Epic Completes Structural Testing Program for E1000

Single-engine turboprop closes in on certification.

Epic e1000

Epic's PT6A-powered E1000 is expected to achieve certification by the end of the year.

Epic Aircraft

Epic Aircraft announced it has completed the structural testing program for the Epic E1000 single-engine turboprop. The company has been flying two test airplanes, FT1 with more than 525 flight hours and the fully conforming FT2, which started flying in January, with more than 100 flight hours. Flight testing with designated FAA test pilots has begun and they will start flying FT2 next week.

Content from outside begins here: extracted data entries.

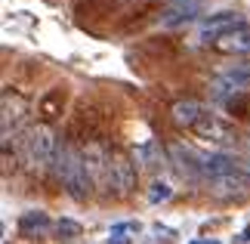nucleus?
<instances>
[{
    "instance_id": "19",
    "label": "nucleus",
    "mask_w": 250,
    "mask_h": 244,
    "mask_svg": "<svg viewBox=\"0 0 250 244\" xmlns=\"http://www.w3.org/2000/svg\"><path fill=\"white\" fill-rule=\"evenodd\" d=\"M108 244H130L127 235H108Z\"/></svg>"
},
{
    "instance_id": "2",
    "label": "nucleus",
    "mask_w": 250,
    "mask_h": 244,
    "mask_svg": "<svg viewBox=\"0 0 250 244\" xmlns=\"http://www.w3.org/2000/svg\"><path fill=\"white\" fill-rule=\"evenodd\" d=\"M59 149L62 145L56 142V133L46 124H34L31 130L25 133V139H22L25 161H28V167H34V170H46L50 164H56Z\"/></svg>"
},
{
    "instance_id": "18",
    "label": "nucleus",
    "mask_w": 250,
    "mask_h": 244,
    "mask_svg": "<svg viewBox=\"0 0 250 244\" xmlns=\"http://www.w3.org/2000/svg\"><path fill=\"white\" fill-rule=\"evenodd\" d=\"M235 173H241L244 179H250V158H238L235 161Z\"/></svg>"
},
{
    "instance_id": "3",
    "label": "nucleus",
    "mask_w": 250,
    "mask_h": 244,
    "mask_svg": "<svg viewBox=\"0 0 250 244\" xmlns=\"http://www.w3.org/2000/svg\"><path fill=\"white\" fill-rule=\"evenodd\" d=\"M195 136L210 142L213 152H223V149H229V145L235 142V130L223 118H216V114H204V118L195 124Z\"/></svg>"
},
{
    "instance_id": "14",
    "label": "nucleus",
    "mask_w": 250,
    "mask_h": 244,
    "mask_svg": "<svg viewBox=\"0 0 250 244\" xmlns=\"http://www.w3.org/2000/svg\"><path fill=\"white\" fill-rule=\"evenodd\" d=\"M136 161L142 164V167H155L158 164V158H161V152H158V145L155 142H142V145H136Z\"/></svg>"
},
{
    "instance_id": "12",
    "label": "nucleus",
    "mask_w": 250,
    "mask_h": 244,
    "mask_svg": "<svg viewBox=\"0 0 250 244\" xmlns=\"http://www.w3.org/2000/svg\"><path fill=\"white\" fill-rule=\"evenodd\" d=\"M204 109H201V102L195 99H179V102H173V109H170V118L176 127H188V130H195V124L204 118Z\"/></svg>"
},
{
    "instance_id": "10",
    "label": "nucleus",
    "mask_w": 250,
    "mask_h": 244,
    "mask_svg": "<svg viewBox=\"0 0 250 244\" xmlns=\"http://www.w3.org/2000/svg\"><path fill=\"white\" fill-rule=\"evenodd\" d=\"M201 9H204V0H173V3L164 9V16H161V25L164 28L186 25V22L201 16Z\"/></svg>"
},
{
    "instance_id": "4",
    "label": "nucleus",
    "mask_w": 250,
    "mask_h": 244,
    "mask_svg": "<svg viewBox=\"0 0 250 244\" xmlns=\"http://www.w3.org/2000/svg\"><path fill=\"white\" fill-rule=\"evenodd\" d=\"M111 185L118 195H130L133 185H136V164H133L124 152H111L108 158V179H105Z\"/></svg>"
},
{
    "instance_id": "20",
    "label": "nucleus",
    "mask_w": 250,
    "mask_h": 244,
    "mask_svg": "<svg viewBox=\"0 0 250 244\" xmlns=\"http://www.w3.org/2000/svg\"><path fill=\"white\" fill-rule=\"evenodd\" d=\"M244 238H247V241H250V226H247V229H244Z\"/></svg>"
},
{
    "instance_id": "1",
    "label": "nucleus",
    "mask_w": 250,
    "mask_h": 244,
    "mask_svg": "<svg viewBox=\"0 0 250 244\" xmlns=\"http://www.w3.org/2000/svg\"><path fill=\"white\" fill-rule=\"evenodd\" d=\"M56 173H59L65 192H68L74 201H86V198H90L93 177H90V170H86L81 152L62 145V149H59V158H56Z\"/></svg>"
},
{
    "instance_id": "17",
    "label": "nucleus",
    "mask_w": 250,
    "mask_h": 244,
    "mask_svg": "<svg viewBox=\"0 0 250 244\" xmlns=\"http://www.w3.org/2000/svg\"><path fill=\"white\" fill-rule=\"evenodd\" d=\"M136 232H139V222H114L108 235H136Z\"/></svg>"
},
{
    "instance_id": "11",
    "label": "nucleus",
    "mask_w": 250,
    "mask_h": 244,
    "mask_svg": "<svg viewBox=\"0 0 250 244\" xmlns=\"http://www.w3.org/2000/svg\"><path fill=\"white\" fill-rule=\"evenodd\" d=\"M216 77H219V81H226L235 93H247L250 90V59H241V62H235V65L219 68Z\"/></svg>"
},
{
    "instance_id": "6",
    "label": "nucleus",
    "mask_w": 250,
    "mask_h": 244,
    "mask_svg": "<svg viewBox=\"0 0 250 244\" xmlns=\"http://www.w3.org/2000/svg\"><path fill=\"white\" fill-rule=\"evenodd\" d=\"M244 25H247V19L241 13H235V9H223V13H213V16H207L204 22H201V41L210 44V41H216L219 34L235 31V28H244Z\"/></svg>"
},
{
    "instance_id": "22",
    "label": "nucleus",
    "mask_w": 250,
    "mask_h": 244,
    "mask_svg": "<svg viewBox=\"0 0 250 244\" xmlns=\"http://www.w3.org/2000/svg\"><path fill=\"white\" fill-rule=\"evenodd\" d=\"M191 244H201V241H191Z\"/></svg>"
},
{
    "instance_id": "16",
    "label": "nucleus",
    "mask_w": 250,
    "mask_h": 244,
    "mask_svg": "<svg viewBox=\"0 0 250 244\" xmlns=\"http://www.w3.org/2000/svg\"><path fill=\"white\" fill-rule=\"evenodd\" d=\"M170 195H173L170 185H167L164 179H155V182H151V189H148V201H151V204H161V201H167Z\"/></svg>"
},
{
    "instance_id": "5",
    "label": "nucleus",
    "mask_w": 250,
    "mask_h": 244,
    "mask_svg": "<svg viewBox=\"0 0 250 244\" xmlns=\"http://www.w3.org/2000/svg\"><path fill=\"white\" fill-rule=\"evenodd\" d=\"M170 161L176 164V170L182 173V177H188V179H204V155L195 152L191 145L186 142H170Z\"/></svg>"
},
{
    "instance_id": "7",
    "label": "nucleus",
    "mask_w": 250,
    "mask_h": 244,
    "mask_svg": "<svg viewBox=\"0 0 250 244\" xmlns=\"http://www.w3.org/2000/svg\"><path fill=\"white\" fill-rule=\"evenodd\" d=\"M207 192L213 198H223V201H232V198H244L250 195V179H244L241 173H223L216 179H207Z\"/></svg>"
},
{
    "instance_id": "8",
    "label": "nucleus",
    "mask_w": 250,
    "mask_h": 244,
    "mask_svg": "<svg viewBox=\"0 0 250 244\" xmlns=\"http://www.w3.org/2000/svg\"><path fill=\"white\" fill-rule=\"evenodd\" d=\"M207 46L216 50V53H223V56H250V25L219 34L216 41H210Z\"/></svg>"
},
{
    "instance_id": "21",
    "label": "nucleus",
    "mask_w": 250,
    "mask_h": 244,
    "mask_svg": "<svg viewBox=\"0 0 250 244\" xmlns=\"http://www.w3.org/2000/svg\"><path fill=\"white\" fill-rule=\"evenodd\" d=\"M207 244H219V241H207Z\"/></svg>"
},
{
    "instance_id": "13",
    "label": "nucleus",
    "mask_w": 250,
    "mask_h": 244,
    "mask_svg": "<svg viewBox=\"0 0 250 244\" xmlns=\"http://www.w3.org/2000/svg\"><path fill=\"white\" fill-rule=\"evenodd\" d=\"M19 222H22L25 232H37V235L50 232V226H53L50 217H46L43 210H28V213H22V220H19Z\"/></svg>"
},
{
    "instance_id": "9",
    "label": "nucleus",
    "mask_w": 250,
    "mask_h": 244,
    "mask_svg": "<svg viewBox=\"0 0 250 244\" xmlns=\"http://www.w3.org/2000/svg\"><path fill=\"white\" fill-rule=\"evenodd\" d=\"M28 114V99L19 93H3V118H0V130H3V139H9V133L19 130V124L25 121Z\"/></svg>"
},
{
    "instance_id": "15",
    "label": "nucleus",
    "mask_w": 250,
    "mask_h": 244,
    "mask_svg": "<svg viewBox=\"0 0 250 244\" xmlns=\"http://www.w3.org/2000/svg\"><path fill=\"white\" fill-rule=\"evenodd\" d=\"M81 222L78 220H68V217H62L59 222H56V235H59V238H78L81 235Z\"/></svg>"
}]
</instances>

Some highlights of the structural testing that the Epic airplane has gone through is pressurization testing to 18 PSI and ultimate load testing to 19,044 pounds and 31 inches of wing deflection. More than 50 conditions were run through with the control systems, such as abrupt full control deflections with the airplane loaded and unloaded.

The company has purchased the former Columbia/Cessna facility on the east side of the runway at the Bend Municipal Airport, expanding its footprint to more than 300,000 square feet. The certified E1000 is expected to cruise at 325 knots and have a range of 1,650 nm with a 45 gph fuel burn. Full fuel payload is an impressive 1,100 pounds.

Epic is working on type certification and production certification concurrently and expects the FAA sign-off by the end of this year with first deliveries early next year. The initial production schedule is for eight to 12 airplanes in 2019, ramping up to 24 in 2020 and eventually 50 deliveries in 2022 and beyond. Epic has taken deposits for more than 85 E1000s.